Arrognace is not such a bad thing. The thinkTank Panel (of One) is actually an admireror of Arrogance. Arrogance is simply unknowingly misunderstood by millions. Meanwhile no one seems to realize that arrogance's cousin "confidence" is celebrated simply becasue it is comforting to the collective anxiety of society. Today the ThinkTank Panel (of One) will explain the subtle yet definative difference between arrogance and confidence.
Arrogance (Note the Banned Black Shoes)
There is a very specific difference between confidence and arrogance. Confidence is always based on past perfomance. You've done it before so you believe you can do it again. You have had this question before and you researched the answer to it so you are confident your answer is correct this time around. Or it may be that you have been training long and hard for a competition, and so you are confident that you are prepared and the hard work will payoff.
In contrast to confidence, which is based on a verifible past precendent, Arrogance is not based on anything what-so-ever. It is an absolute resolution or position with no factual or substantial basis. We generally admire confidence becassue it points to a legitimate cause and effect relationship that demonstrates principles we prize as a society such as; hard work leads to success, practice makes perfect, or the best predictor of future outcome is past performance. These are cornerstones of logic. They comfort us by reinforcing the notion that there are definitive patterns that rule the world. Nature is consistent and unchanging. We take comfort in that constency and reliability. In a way, confidence is an expectation that the universe is in perfect working order. It is faith confirmed by experience. It's the essence of common sense.

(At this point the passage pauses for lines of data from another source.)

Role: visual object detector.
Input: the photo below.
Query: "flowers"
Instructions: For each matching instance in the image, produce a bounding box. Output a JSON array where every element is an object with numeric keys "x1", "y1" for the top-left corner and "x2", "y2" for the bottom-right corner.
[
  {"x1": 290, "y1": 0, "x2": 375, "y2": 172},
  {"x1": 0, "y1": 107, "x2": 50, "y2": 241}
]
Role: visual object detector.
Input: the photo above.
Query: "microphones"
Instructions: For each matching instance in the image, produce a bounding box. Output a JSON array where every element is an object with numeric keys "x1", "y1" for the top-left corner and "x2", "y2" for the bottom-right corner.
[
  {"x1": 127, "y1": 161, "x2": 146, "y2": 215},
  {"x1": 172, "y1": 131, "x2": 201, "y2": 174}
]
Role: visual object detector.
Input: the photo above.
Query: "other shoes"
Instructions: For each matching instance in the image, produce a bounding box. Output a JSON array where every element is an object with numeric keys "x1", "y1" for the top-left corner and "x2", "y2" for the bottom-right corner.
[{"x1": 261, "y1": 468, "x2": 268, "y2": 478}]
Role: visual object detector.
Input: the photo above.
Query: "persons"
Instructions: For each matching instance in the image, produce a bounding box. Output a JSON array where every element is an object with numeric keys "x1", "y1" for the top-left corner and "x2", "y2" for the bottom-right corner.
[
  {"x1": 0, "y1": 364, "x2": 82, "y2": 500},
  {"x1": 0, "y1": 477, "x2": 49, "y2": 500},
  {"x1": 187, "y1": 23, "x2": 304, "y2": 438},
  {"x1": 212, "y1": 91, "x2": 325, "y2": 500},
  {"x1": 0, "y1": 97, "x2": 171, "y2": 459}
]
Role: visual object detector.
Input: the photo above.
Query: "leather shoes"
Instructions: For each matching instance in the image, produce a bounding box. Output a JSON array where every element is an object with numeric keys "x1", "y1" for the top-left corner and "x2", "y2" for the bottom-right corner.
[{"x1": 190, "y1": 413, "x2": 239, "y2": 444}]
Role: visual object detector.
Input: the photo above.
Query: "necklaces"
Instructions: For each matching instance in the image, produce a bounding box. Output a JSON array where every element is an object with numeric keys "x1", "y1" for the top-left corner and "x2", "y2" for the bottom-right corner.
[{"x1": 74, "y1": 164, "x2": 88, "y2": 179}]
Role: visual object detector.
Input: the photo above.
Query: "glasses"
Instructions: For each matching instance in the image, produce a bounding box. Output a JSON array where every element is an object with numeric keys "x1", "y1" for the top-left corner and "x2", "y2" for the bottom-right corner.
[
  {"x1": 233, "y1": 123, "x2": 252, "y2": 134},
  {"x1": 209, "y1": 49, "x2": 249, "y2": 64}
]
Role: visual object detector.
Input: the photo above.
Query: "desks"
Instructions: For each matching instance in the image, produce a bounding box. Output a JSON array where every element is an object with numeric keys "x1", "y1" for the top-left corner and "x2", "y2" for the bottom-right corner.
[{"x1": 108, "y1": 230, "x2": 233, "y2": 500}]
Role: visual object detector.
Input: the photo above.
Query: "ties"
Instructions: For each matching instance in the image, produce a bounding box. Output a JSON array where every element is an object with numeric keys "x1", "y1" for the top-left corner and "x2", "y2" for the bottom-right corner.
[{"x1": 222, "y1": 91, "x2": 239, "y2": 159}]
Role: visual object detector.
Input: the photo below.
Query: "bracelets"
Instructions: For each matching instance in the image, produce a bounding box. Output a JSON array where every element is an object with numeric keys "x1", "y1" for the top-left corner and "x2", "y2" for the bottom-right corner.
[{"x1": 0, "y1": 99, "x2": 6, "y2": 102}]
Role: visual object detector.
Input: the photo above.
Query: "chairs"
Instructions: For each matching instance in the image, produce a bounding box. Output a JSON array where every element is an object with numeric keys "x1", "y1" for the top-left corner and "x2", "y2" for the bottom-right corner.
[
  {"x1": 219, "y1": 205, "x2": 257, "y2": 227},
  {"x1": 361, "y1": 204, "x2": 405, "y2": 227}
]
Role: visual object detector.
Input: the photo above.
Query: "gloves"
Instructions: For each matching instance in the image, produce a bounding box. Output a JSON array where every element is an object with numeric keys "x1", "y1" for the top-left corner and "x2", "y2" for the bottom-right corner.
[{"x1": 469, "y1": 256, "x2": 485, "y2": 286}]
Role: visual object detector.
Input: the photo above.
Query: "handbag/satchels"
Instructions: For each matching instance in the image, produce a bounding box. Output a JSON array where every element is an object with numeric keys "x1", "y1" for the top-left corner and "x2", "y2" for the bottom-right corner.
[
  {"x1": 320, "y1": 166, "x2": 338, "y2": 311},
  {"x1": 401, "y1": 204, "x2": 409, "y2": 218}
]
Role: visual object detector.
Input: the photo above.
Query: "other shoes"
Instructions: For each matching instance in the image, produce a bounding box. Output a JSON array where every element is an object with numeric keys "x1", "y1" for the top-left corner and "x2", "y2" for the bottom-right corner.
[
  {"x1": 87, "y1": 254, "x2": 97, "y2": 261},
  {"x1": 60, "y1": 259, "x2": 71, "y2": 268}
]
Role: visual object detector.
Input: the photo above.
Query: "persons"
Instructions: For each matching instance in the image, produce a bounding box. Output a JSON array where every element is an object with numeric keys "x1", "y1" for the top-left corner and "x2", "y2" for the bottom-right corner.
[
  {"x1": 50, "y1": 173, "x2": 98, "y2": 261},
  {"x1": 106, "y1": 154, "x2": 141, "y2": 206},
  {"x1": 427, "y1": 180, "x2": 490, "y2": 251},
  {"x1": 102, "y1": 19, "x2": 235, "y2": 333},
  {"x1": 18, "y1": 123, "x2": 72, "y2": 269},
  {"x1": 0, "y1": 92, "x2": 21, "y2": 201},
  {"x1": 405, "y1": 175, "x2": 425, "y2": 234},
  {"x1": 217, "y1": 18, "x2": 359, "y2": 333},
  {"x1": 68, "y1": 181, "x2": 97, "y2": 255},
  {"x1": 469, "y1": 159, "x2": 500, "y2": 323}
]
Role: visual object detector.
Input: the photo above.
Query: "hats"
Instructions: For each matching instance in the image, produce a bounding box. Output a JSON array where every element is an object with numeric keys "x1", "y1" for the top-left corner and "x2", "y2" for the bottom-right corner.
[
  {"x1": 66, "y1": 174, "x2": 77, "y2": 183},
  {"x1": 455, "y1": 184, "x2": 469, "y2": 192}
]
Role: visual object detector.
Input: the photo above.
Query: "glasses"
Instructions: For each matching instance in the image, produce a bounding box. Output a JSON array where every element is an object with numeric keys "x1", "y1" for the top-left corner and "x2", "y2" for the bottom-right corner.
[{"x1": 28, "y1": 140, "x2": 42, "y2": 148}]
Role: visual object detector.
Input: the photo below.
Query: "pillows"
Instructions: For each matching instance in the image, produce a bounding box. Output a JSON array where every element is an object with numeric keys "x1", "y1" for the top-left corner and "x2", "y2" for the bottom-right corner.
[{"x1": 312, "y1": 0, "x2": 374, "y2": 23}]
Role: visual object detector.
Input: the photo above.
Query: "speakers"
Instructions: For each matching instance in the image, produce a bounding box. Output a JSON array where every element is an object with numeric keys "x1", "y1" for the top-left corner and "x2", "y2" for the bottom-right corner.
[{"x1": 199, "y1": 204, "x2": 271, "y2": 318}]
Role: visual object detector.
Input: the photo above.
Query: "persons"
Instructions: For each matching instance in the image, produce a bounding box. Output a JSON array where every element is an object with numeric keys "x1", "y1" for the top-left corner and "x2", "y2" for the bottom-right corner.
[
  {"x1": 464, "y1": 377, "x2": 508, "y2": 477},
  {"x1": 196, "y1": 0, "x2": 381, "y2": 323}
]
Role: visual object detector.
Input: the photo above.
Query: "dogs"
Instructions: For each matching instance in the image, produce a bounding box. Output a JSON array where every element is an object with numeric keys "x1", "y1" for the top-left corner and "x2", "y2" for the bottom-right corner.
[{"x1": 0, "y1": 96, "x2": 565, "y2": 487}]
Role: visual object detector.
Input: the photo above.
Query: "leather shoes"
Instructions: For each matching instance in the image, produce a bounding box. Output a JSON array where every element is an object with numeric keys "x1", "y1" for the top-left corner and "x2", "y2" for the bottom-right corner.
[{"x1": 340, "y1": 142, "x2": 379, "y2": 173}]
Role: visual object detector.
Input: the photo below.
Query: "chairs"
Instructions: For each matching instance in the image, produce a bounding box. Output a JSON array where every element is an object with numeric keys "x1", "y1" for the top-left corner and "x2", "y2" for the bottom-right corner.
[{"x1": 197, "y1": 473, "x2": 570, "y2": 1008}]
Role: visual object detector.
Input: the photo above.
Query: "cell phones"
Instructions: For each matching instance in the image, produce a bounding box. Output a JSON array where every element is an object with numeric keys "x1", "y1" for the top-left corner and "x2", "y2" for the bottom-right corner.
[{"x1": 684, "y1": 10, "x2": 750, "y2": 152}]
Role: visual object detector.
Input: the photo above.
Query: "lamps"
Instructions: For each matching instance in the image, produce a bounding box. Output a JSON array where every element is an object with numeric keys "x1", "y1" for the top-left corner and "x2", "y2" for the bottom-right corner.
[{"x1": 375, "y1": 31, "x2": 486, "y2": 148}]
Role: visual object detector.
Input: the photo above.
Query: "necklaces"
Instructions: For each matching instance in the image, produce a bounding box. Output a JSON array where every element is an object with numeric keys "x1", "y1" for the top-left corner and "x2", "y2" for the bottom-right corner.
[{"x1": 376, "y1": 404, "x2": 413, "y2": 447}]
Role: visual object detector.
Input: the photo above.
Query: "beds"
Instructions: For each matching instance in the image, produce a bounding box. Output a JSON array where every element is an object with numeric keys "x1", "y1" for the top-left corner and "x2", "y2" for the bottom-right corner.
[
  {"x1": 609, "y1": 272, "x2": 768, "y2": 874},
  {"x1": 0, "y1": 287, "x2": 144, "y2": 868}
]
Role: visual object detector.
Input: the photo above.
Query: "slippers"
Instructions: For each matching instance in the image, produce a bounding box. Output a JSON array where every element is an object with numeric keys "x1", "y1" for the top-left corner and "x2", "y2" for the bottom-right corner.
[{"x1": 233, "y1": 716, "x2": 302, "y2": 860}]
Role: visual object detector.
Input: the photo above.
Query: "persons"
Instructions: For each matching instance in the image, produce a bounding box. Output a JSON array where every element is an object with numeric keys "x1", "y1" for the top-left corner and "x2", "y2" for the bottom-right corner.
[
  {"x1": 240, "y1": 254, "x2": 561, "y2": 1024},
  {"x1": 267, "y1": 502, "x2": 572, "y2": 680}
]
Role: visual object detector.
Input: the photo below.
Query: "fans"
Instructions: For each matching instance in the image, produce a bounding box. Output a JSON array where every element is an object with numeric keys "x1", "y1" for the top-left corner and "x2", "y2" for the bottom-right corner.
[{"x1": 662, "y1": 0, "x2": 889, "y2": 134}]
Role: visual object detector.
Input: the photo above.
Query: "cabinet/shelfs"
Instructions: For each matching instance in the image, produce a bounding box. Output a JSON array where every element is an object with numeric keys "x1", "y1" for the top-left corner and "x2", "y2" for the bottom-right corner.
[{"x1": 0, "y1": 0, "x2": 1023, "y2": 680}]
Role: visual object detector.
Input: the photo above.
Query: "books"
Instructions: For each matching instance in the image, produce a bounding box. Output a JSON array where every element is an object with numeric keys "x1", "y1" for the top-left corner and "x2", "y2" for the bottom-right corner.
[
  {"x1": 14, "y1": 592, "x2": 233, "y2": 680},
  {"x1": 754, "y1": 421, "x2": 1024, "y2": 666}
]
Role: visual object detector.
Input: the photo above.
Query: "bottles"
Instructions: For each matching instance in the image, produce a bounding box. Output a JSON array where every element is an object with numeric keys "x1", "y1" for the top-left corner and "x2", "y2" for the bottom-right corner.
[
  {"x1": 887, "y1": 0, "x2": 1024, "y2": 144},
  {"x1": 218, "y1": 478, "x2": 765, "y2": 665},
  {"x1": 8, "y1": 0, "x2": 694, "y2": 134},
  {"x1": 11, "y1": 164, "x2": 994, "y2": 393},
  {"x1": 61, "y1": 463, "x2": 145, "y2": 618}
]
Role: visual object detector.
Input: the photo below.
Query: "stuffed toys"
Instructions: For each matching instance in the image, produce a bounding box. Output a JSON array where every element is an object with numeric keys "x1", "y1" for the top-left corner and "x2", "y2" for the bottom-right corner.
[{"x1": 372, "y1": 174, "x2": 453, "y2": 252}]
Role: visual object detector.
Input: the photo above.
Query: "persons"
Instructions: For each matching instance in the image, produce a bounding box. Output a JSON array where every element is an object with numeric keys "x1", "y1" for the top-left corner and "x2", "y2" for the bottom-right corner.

On the other hand, arrogance has the audacity to rebel against comon sense. To be arrognat is to say "past performance is nothing. The laws of nature as you understand them do not apply to me. The previous answers are wrong, and you are just going to have to trust me on this. "
Arrogance is not inherently bad, but it rubs people the wrong way because it demands blind faith to accept or support it's assertions. Blind faith is a precarious position to be in, and therefore we all feel threatened by arrogance, and resent those that put us in such a postion by being arrogant. But it should be noted that any kind of new discovery, any challenge to the status quo begins as arrogance. But once it is demonstrated and established it becomes confidence, because it is now based on past performnace.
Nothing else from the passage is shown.